NJ charges judge who asked rape victim if she could close her legs
A Superior Court judge is facing four counts of judicial misconduct, including asking a rape victim if she knew how to ward off unwanted sexual advances by closing her legs.
Superior Court Judge John F. Russo Jr. has been suspended with pay from his $165,000-a-year job since May, after the Ocean County assignment judge accused him of violent and bizarre behavior. He is also suing the judiciary over alleged discrimination against him.
In addition to accusing him of badgering a rape victim in 2016, the state Supreme Court's Advisory Committee on Judicial Conduct on Tuesday charged Russo with mishandling other cases.
His attorney, David Corrigan, said Wednesday that "Judge Russo is looking forward to having a public hearing in which he can appropriately respond to the allegations against him.
"While we respect the media reporting these things, we don’t think it’s appropriate to have a tit-for-tat through the media."
In the rape case, the woman was seeking a final restraining order against a man she knew who pulled off her pants and forced himself on her, although she did not want to press criminal charges.
The complaint says Russo's questions were irrelevant and made him sound like a defense attorney. They're the kind of questions that that sex-assault victim advocates say deter victims from pursuing criminal charges against their assailants.
"I understand that you're not pressing charges, but that's now what we're dealing with here," Russo said, according to a transcript that is quoted in the complaint against him.
While she was being cross-examined by the defense attorney, who asked her if she "got many unwanted advances from men that were overly sexual during your time as dancer," and whether she was "capable of asserting yourself against unwanted sexual advances," Russo interrupted and asked his own questions when she replied "I guess so."
"I'm sorry, but 'I guess so' is not an answer," Russo told her. "Do you understand the question?"
"Not really, I don't understand the question," she said.
"Do you know how to stop somebody from having intercourse with you?" he asked.
"How would you do that?"
"I'd probably physically harm them somehow," she said.
"Short of physically harming them?"
"Tell them no," she said.
"Tell them no. What else?" he continued.
"Top stop. What else?"
"And to run away or try to get away," she said.
"Run away, get away. Anything else?"
"I — that's all I know," she said.
"Block your body parts?" Russo asked. "Close your legs? Call the police? Did you do any of those things?"
The complaint says these questions violated three rules of judicial conduct, including being discourteous and mistreating the victim.
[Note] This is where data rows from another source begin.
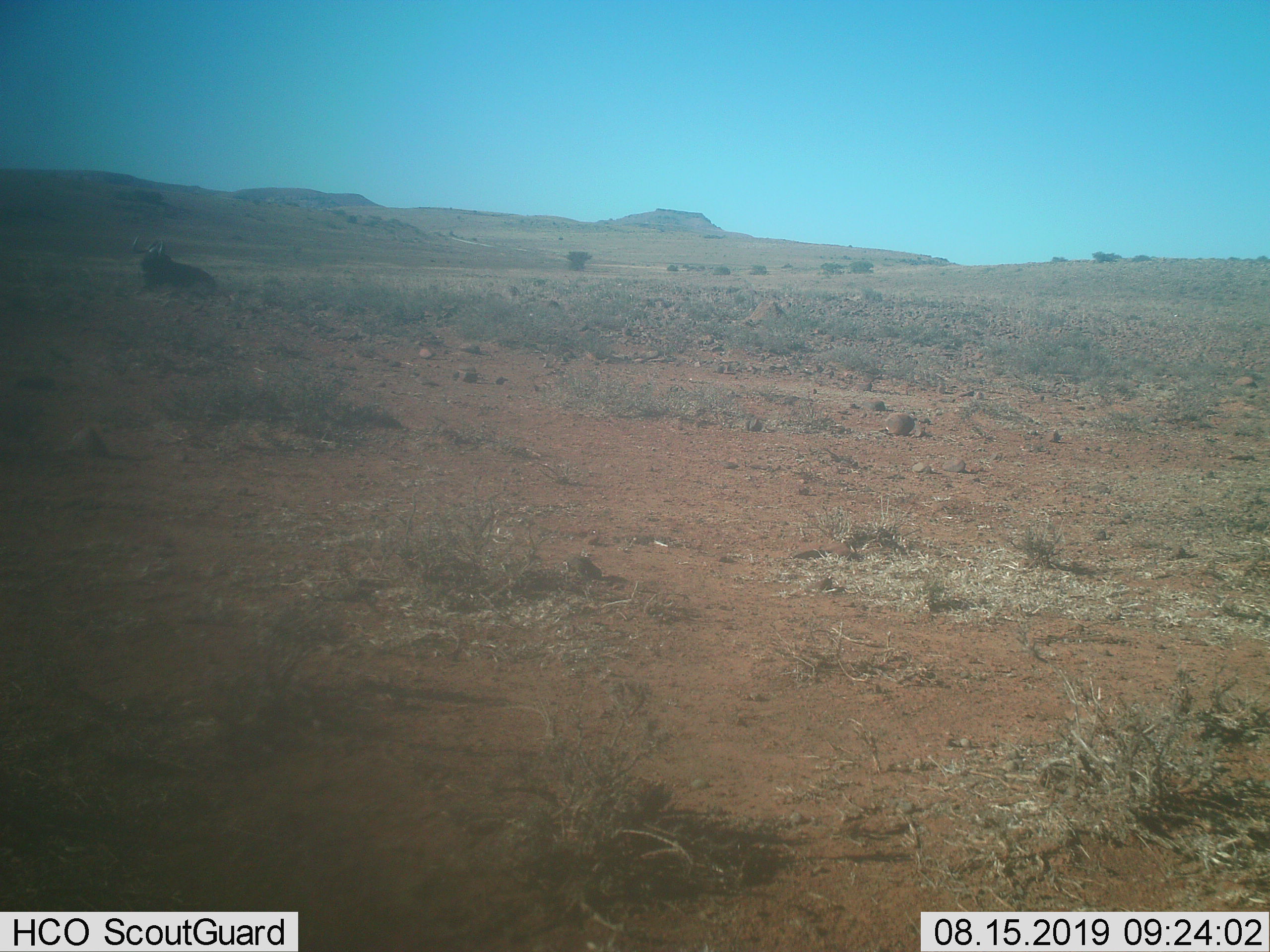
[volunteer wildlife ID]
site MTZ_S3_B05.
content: unidentified animal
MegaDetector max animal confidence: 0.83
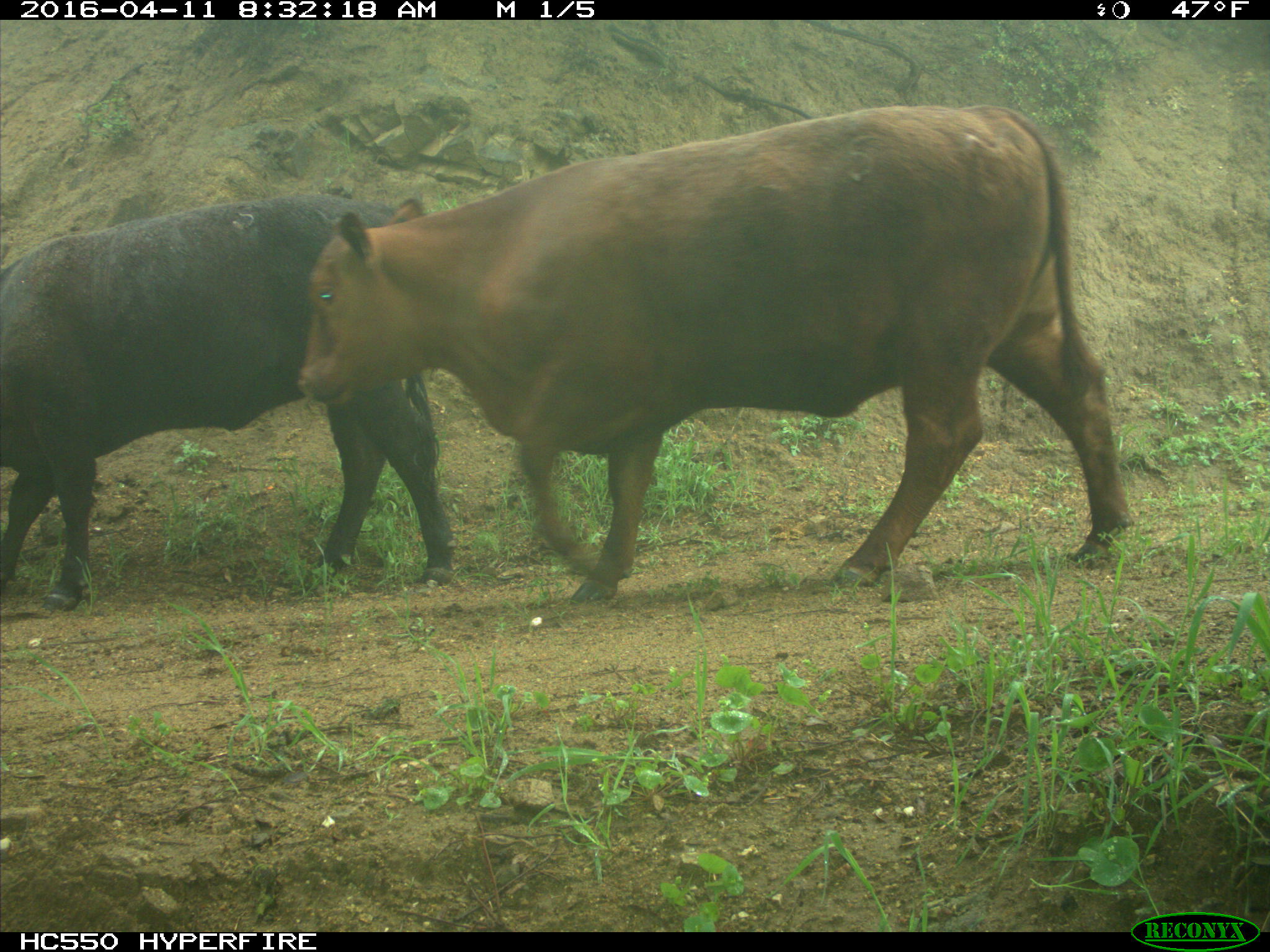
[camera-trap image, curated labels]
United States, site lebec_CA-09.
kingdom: Animalia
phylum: Chordata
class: Mammalia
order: Artiodactyla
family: Bovidae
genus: Bos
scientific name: Bos taurus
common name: domestic cow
Bos taurus (domestic cow).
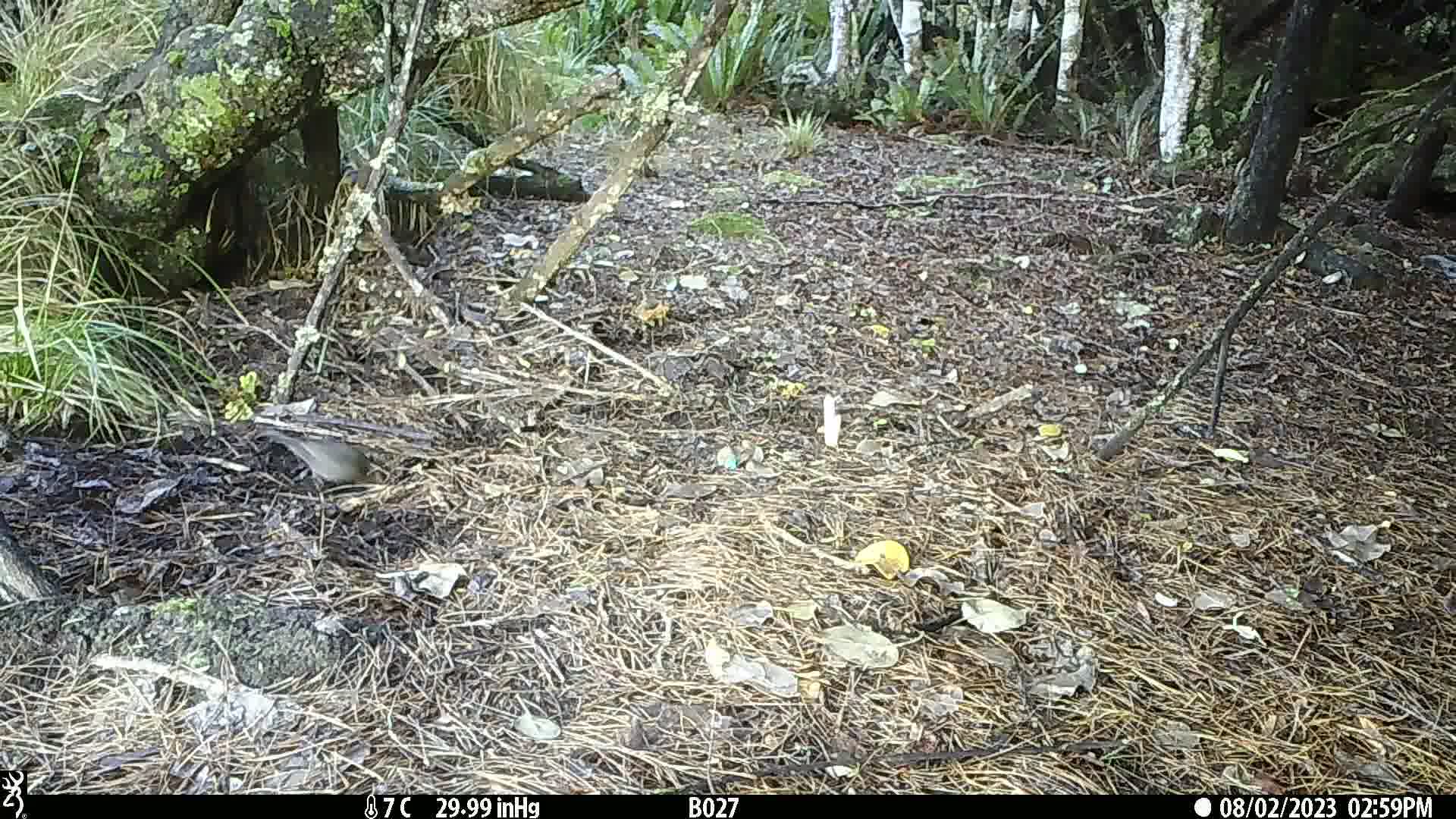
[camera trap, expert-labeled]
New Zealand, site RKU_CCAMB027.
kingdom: Animalia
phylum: Chordata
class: Aves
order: Passeriformes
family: Turdidae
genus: Turdus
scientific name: Turdus merula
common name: eurasian blackbird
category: blackbird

The complaint charges him with violating seven rules in all:
— In March 2016, he called the Ocean County Vicinage Family Division manager to ask her counterpart in the Burlington County Vicinage to see they could move a hearing date for his own personal Family Court matter to a more convenient time. The complaint says by doing this Russo "attempted to use his office to advance a personal interest."
— In a divorce case in which an ex-husband was arrested for failing to pay spousal support, Russo reduced the amount the defendant needed to pay from $10,000 to $300 after acknowledging that he had known both the defendant and his ex-wife since high school.The complaint says this presented a conflict of interest that could affect his impartiality.
— In 2016, Russo called a mother on the phone to ask her if she had complied with an order to submit to a paternity test. The complaint says the plaintiff/father should have been on the call.
Russo was appointed judge in 2015 and has been practicing law since 1997.